Ho 2`600 multiplied by 137 bytes (the size of this structure in bytes) is 356`200 bytes of memory. This is too much memory to waste on an incompletely used array. Nevertheless, it is possible to create an array of pointers (pointer array) on structures of the type cell . It takes much less memory to store an array of pointers than an array of structures. Each time a cell is assigned a logical data array, memory is allocated for this data, and the address of the selection is assigned to the corresponding pointer in the array of pointers. This scheme allows to achieve higher performance than with a linked list or binary tree. The description of the array of pointers is as follows:

  struct cell {
   char cell_name [9]; 
   char formula [128];
 } list_entry;

 struct cell * sheet [2600];  / * array of 2600 pointers * /

This smaller memory array is used to store pointers to the data entered in the spreadsheet. When you enter the next entry in the appropriate cell of the array is entered a pointer to the entered data. In fig. Figure 23.2 shows what a sparse array looks like in memory, represented as an array of pointers.

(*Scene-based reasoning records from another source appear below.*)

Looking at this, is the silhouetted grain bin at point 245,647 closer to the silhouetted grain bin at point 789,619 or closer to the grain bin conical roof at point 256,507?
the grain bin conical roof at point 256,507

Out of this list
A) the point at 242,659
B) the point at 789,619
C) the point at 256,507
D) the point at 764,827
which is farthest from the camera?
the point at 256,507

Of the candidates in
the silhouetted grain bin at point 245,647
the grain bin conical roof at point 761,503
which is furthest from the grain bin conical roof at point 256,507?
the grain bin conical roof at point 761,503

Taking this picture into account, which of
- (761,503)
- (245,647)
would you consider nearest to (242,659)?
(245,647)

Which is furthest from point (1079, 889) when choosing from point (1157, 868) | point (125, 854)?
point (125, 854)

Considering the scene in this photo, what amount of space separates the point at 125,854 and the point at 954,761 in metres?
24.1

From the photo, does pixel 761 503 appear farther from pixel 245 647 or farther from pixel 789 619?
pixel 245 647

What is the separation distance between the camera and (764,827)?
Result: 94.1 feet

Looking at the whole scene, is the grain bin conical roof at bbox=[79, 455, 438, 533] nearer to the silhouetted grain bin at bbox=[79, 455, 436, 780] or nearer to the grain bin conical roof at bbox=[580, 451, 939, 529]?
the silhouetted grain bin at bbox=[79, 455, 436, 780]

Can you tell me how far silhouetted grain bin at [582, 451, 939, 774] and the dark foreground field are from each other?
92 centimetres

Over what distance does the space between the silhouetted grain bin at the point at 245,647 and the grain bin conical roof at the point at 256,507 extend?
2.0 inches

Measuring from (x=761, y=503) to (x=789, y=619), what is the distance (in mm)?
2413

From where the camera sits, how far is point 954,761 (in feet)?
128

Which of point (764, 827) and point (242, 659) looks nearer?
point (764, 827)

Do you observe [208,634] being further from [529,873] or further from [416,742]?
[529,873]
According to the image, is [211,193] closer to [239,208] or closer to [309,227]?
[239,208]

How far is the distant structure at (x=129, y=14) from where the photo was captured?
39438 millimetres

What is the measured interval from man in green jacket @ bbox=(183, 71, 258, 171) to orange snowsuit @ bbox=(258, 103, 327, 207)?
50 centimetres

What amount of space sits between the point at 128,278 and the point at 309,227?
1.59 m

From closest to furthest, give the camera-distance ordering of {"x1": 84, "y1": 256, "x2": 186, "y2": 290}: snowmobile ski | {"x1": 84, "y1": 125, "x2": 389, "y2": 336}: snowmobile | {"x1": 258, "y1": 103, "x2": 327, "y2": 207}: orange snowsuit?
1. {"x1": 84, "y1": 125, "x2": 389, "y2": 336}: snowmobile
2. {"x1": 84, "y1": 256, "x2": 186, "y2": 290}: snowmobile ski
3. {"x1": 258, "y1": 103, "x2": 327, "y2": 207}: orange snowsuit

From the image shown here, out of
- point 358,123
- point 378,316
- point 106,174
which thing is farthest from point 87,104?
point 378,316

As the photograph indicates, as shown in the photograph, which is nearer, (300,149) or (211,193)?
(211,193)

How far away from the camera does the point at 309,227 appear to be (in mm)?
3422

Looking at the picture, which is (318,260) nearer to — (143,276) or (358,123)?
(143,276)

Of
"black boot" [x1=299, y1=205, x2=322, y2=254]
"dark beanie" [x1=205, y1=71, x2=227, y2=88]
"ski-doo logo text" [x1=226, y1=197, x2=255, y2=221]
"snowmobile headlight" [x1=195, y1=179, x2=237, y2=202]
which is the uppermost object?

  + - + - + - + - + - + - + - + - + - + - + - + - +
 |. |. | 0 | 0 |. | 0 | 0 | 0 |. | 0 | 0 | 0 |
 + | + | + - + - + | + - + - + - + | + - + - + - +
  |  |  |  |  + ---- +
  |  |  |  '-> | A [8] |
  |  |  |  + ---- +
  |  |  |  + ---- +
  |  |  '-> | A [4] |
  |  |  + ---- +
  |  |  + ---- +
  |  '-> | A [1] |
  |  + ---- +
  |  + ---- +
  '-> | A [0] |
     + ---- +

Before using an array of pointers, each of its elements must be initialized to zero ( NULL ), which means the absence of this entry. The following is the array initialization function:

  void init_sheet (void)
 {
   register int t;

   for (t = 0; t <2600; ++ t) sheet [t] = NULL;
 }

When a user enters a formula in a cell that occupies a certain position in the spreadsheet (and the position of the cell, as is known, is determined by its name), the index is calculated in the array of pointers sheet . This index is obtained by converting the string representation of the cell name into a number, as shown in the following listing:

  void store (struct cell * i)
 {
   int loc;
   char * p;

   / * calculate the index by the given name * /
   loc = * (i-> cell_name) - 'A';  / * column * /
   p = & (i-> cell_name [1]);
   loc + = (atoi (p) -1) * 26;  / * number of lines * line width +
                               column * /

   if (loc> = 2600) {
     printf ("Cell outside the array. \ n");
     return;
   }
   sheet [loc] = i;  / * put pointer into array * /
 }

When calculating the index in the store () function, it is assumed that all cell names begin with a capital letter followed by an integer, for example, B34, C19, etc. Therefore, as a result of calculations using the formula programmed in the store () function, the cell name A1 corresponds to index 0, the name B1 corresponds to index 1, A2 - 26, and so on. Since the cell names are unique, the indices are also unique and the pointer to each record is stored in the corresponding array position. If you compare this procedure with versions using a linked list or binary tree, it becomes clear how much simpler and shorter it is.

The deletecell () cell deletion function also becomes very short. When called, it simply resets the pointer to the element and returns the system memory.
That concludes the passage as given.